Girl Guides Association of Cambodia


The Girl Guides Association of Cambodia is the national Guiding organization of Cambodia. It was founded in 1996 and became an associate member of the World Association of Girl Guides and Girl Scouts in 2002 and a full member in 2011. Membership stood at 4,551 as of 2012.

History

Guiding was introduced to Cambodia before 1953, when the country was under the French Protectorate. In the 1950s, youth movements including the Guide and Scout Movements supported the country's religion, monarchy and community. Scouting and Guiding were banned in Cambodia during the Khmer Republic, the Democratic Kampuchea and the Vietnamese occupation.
In 1993 a reception was held in Manila, Philippines in conjunction with the World Association of Girl Guides and Girl Scouts' Asia Pacific Symposium of NGOs for Women in Development.
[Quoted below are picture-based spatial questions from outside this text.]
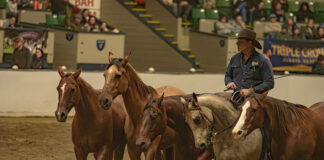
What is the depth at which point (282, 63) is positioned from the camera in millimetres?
17578

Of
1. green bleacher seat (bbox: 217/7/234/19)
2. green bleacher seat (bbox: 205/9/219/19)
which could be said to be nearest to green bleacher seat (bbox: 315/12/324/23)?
green bleacher seat (bbox: 217/7/234/19)

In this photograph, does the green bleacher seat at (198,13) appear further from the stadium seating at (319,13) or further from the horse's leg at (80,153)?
the horse's leg at (80,153)

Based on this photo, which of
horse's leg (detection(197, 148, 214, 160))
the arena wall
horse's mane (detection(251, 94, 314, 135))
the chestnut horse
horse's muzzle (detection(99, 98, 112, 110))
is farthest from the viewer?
the arena wall

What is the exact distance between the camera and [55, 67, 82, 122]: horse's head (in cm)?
746

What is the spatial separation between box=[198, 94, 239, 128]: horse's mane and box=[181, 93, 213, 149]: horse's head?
0.89ft

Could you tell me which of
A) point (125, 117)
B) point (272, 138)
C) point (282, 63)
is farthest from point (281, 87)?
point (272, 138)

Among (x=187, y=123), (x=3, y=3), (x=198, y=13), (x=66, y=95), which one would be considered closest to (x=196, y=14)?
(x=198, y=13)

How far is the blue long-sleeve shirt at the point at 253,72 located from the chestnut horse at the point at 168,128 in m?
1.09

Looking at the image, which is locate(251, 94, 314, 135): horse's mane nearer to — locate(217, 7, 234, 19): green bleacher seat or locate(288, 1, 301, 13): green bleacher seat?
locate(217, 7, 234, 19): green bleacher seat

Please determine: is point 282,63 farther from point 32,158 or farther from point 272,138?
point 272,138

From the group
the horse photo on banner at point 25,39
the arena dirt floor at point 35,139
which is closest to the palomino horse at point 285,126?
the arena dirt floor at point 35,139

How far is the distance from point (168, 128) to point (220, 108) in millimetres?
603

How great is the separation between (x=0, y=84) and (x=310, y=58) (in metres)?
8.72

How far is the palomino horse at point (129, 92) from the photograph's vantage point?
7.18 m
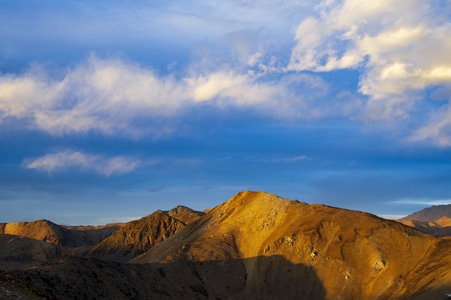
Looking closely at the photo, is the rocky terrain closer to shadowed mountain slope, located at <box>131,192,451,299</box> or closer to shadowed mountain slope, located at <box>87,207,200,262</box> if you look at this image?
shadowed mountain slope, located at <box>131,192,451,299</box>

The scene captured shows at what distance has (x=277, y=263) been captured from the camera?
109m

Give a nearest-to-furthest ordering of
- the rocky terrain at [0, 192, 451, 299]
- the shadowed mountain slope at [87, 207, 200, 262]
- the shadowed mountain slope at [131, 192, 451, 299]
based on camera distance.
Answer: the rocky terrain at [0, 192, 451, 299] < the shadowed mountain slope at [131, 192, 451, 299] < the shadowed mountain slope at [87, 207, 200, 262]

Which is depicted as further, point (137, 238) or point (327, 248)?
point (137, 238)

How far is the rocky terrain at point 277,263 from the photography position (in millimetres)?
90812

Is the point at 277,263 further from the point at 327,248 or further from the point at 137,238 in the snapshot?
the point at 137,238

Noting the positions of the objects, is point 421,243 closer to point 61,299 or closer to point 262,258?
point 262,258

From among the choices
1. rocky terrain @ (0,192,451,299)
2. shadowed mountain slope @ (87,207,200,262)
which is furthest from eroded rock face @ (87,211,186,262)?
rocky terrain @ (0,192,451,299)

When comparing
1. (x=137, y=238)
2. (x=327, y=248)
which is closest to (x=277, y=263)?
(x=327, y=248)

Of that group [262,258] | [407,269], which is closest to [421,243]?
[407,269]

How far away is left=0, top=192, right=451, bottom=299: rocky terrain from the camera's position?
298ft

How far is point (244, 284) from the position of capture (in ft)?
351

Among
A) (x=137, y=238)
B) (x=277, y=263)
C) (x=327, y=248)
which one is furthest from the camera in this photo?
(x=137, y=238)

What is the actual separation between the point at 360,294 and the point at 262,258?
20815 millimetres

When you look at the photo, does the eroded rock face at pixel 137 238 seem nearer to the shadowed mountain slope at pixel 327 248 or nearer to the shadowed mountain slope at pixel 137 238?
the shadowed mountain slope at pixel 137 238
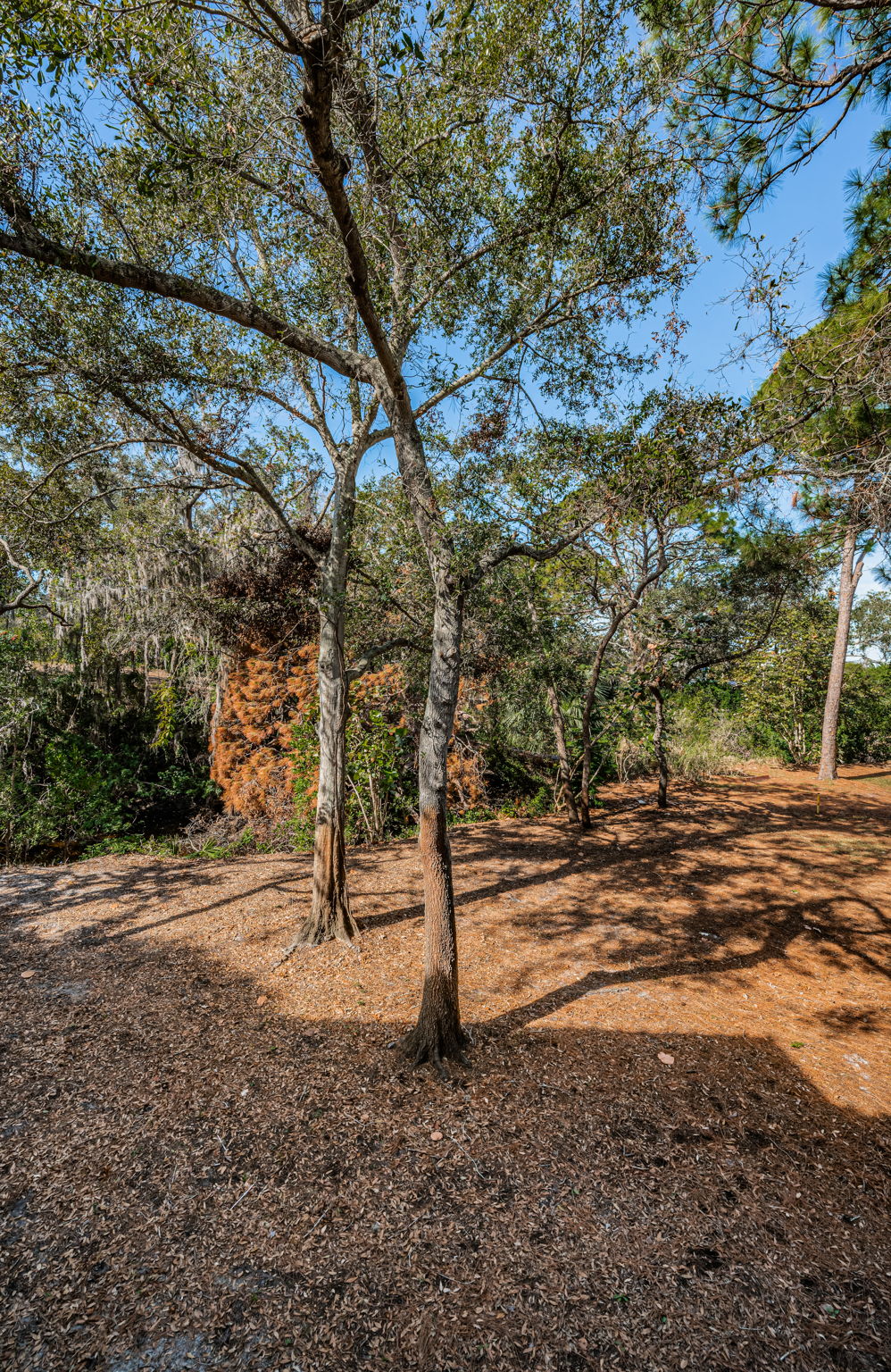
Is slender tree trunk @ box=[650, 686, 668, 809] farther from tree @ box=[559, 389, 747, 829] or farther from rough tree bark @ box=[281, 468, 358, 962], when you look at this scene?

The aim was to introduce or reintroduce the Girl Guiding/Girl Scouting movement and to explore possibilities of starting or restarting Girl Guiding and Girl Scouting in Cambodia, as well as Tibet, Iran, Russia, Uzbekistan and Vietnam. Fifty women leaders from those nations attended the Asia Pacific Symposium, sharing their Girl Guiding and Girl Scouting experiences.
The reorganization of the association was initiated by Leang Meng Ho in 1994, a former Girl Guide, who was at that time the Deputy Director of the Cambodian Institute of Human Rights.
In 1996 a group of sixteen young university students was given some exposure to Guiding by a staff member of the WAGGGS-Asia Pacific Region, a volunteer from France and trainers from Thailand and the Philippines. However, it was not until 1998 that the first national executive committee of the Girl Guides Association of Cambodia was formed. In August of that year, Cambodia received the WAGGGS Certificate of Country Working Towards Membership.
A quarterly newsletter is published in both the English and Khmer languages. The Girl Guides Association of Cambodia has a high profile in society and is well regarded, mainly due to the support of Queen mother Monineath who became patron of the association in 1999. Les Guides de France have been working with and supporting the Association.
Beginning in 2003, the association received several grants of the US Embassy in Phnom Penh amounting to 75,000 $ in 2006.

Program

The association serves girls aged from seven to 18 years. The association is dedicated to helping and providing livelihood opportunities to poor girls and women through community-based education and training, rather than formal education in institutions like schools.